How to Manage Your Gen Ys

If you’re like many managers, your employees are increasingly gen Ys who bring valuable qualities to the workplace. they’re willing to work long hours. and they relish working for organizations whose values matter to them.

To attract, retain, and get the most from Gen Ys, create the right kind of work environment. Start by emphasizing your company’s values, reputation, and community involvement to Gen Y job candidates. They often prefer to work on their own schedules, so be fexible about asynchronous work. Where possible, performance management should focus on task completion, not time spent.

How to Manage Conflict in Your Team

Conflict is essential to a team’s creative collaboration. Without difference of opinion, there’s no synthesis of ideas or debate about important issues. But when conflict is mismanaged, it destroys creative collaboration.

Keep conflict productive by establishing ground rules in advance for working through disagreements. Give team members two options: confront conflict and handle it-or let it go. Agree to put issues on the table as soon as they arise. When feedback raises tempers, don’t rush to cool things down. Instead, arrange team members physically to keep things from getting personal: put issues and ideas on a whiteboard and seat people around it in a semicircle so they’re allied against the conflict, not each other.
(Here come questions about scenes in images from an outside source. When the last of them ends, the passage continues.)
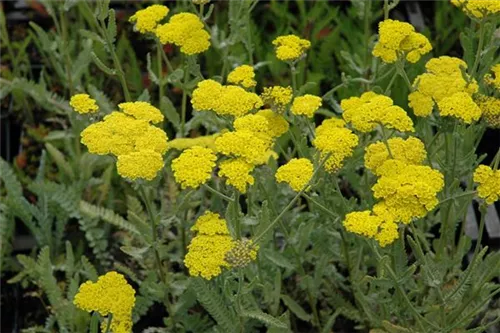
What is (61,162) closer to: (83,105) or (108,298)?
(83,105)

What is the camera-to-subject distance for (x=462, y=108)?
5.00 ft

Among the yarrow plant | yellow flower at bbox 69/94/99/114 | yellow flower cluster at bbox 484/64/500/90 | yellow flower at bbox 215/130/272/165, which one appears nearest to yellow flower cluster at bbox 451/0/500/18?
the yarrow plant

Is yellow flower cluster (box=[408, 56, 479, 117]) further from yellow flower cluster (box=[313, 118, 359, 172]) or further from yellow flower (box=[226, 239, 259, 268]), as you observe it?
yellow flower (box=[226, 239, 259, 268])

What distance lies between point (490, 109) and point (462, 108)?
0.12 m

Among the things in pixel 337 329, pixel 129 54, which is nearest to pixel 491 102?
pixel 337 329

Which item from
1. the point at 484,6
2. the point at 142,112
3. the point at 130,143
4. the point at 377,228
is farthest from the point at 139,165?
the point at 484,6

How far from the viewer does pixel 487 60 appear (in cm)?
176

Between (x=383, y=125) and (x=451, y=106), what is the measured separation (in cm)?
12

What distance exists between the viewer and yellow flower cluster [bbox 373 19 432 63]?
1668mm

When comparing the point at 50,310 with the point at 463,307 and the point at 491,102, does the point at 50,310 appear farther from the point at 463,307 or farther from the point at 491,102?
the point at 491,102

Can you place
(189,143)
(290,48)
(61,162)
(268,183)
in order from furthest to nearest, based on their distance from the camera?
(61,162) < (268,183) < (189,143) < (290,48)

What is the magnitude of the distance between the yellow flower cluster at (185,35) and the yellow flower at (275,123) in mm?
204

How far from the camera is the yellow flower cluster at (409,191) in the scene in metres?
1.42

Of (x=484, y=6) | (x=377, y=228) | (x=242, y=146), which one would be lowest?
(x=377, y=228)
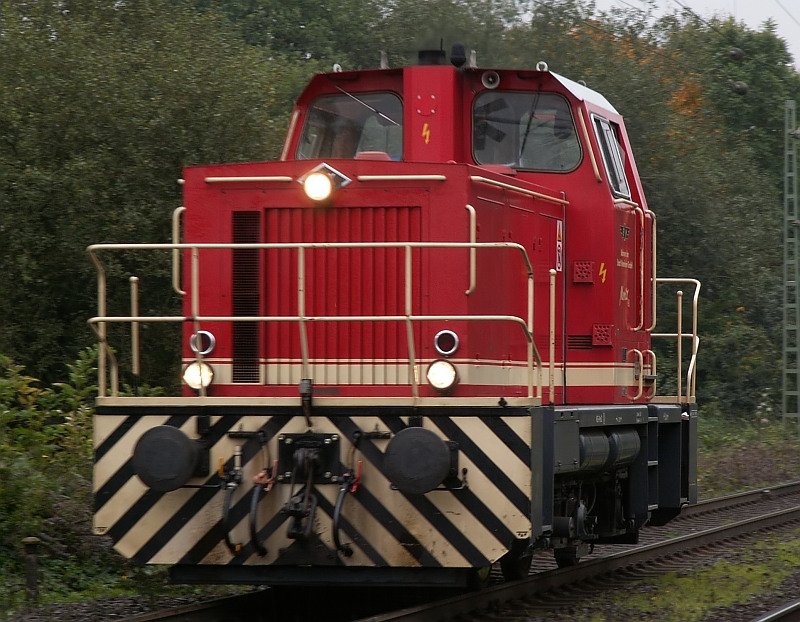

4 Things Your Employees Need Most From You

Figuring out what your people want can feel like an intricate puzzle, especially when different employees require different things. Here are four things most employees need to be successful:

  1. Role clarity. Tell your employees what their roles are, what you want them to achieve, and what the rules are for getting there.
  2. Autonomy. People want something interesting to work on and they want to be trusted to do it well.
  3. Accountability. Holding people accountable is not just about being fair. It also sends a message about what is and what isn’t acceptable. This is critical for employees who are trying to figure out how to succeed.
  4. Praise. Everyone wants to be recognized when they’ve done something right. You can motivate employees by highlighting their strengths and not harping on their weaknesses.

 

Tips for Leading Change

Change is a constant in today’s organizations. Leaders need to be adaptive, flexible, and innovative.

However, trying to be “better at leading change” can be an overwhelming vague challenge. Instead of taking on a leadership style full force, start with small experiments: Try out a new way of delegating; test different approaches to communicating your vision and expectations; experiment with new ways of giving feedback. Reflect on what works and what doesn’t. These small steps are manageable, and what you learn from these experiments will help you shape your leadership skills, while modeling how change happens.

How to Inspire Your Team or Employees

As a manager, one of your key responsibilities is to inspire your team-to motivate them to give their best on the job, make difficult changes, and overcome major obstacles. Your communication skills can make or break your ability to provide inspiration.

To sharpen up, practice framing a call to action as a challenge; for example, “We can turn our struggling business unit around.” This approach lets your people know that if they want a new and better team, they ‘ll have to work for it. You’ll lead the charge, but you need their support. As you present the challenge, communicate a sense of hope. It will help your team push through the tough choices necessary to survive and succeed in the current climate.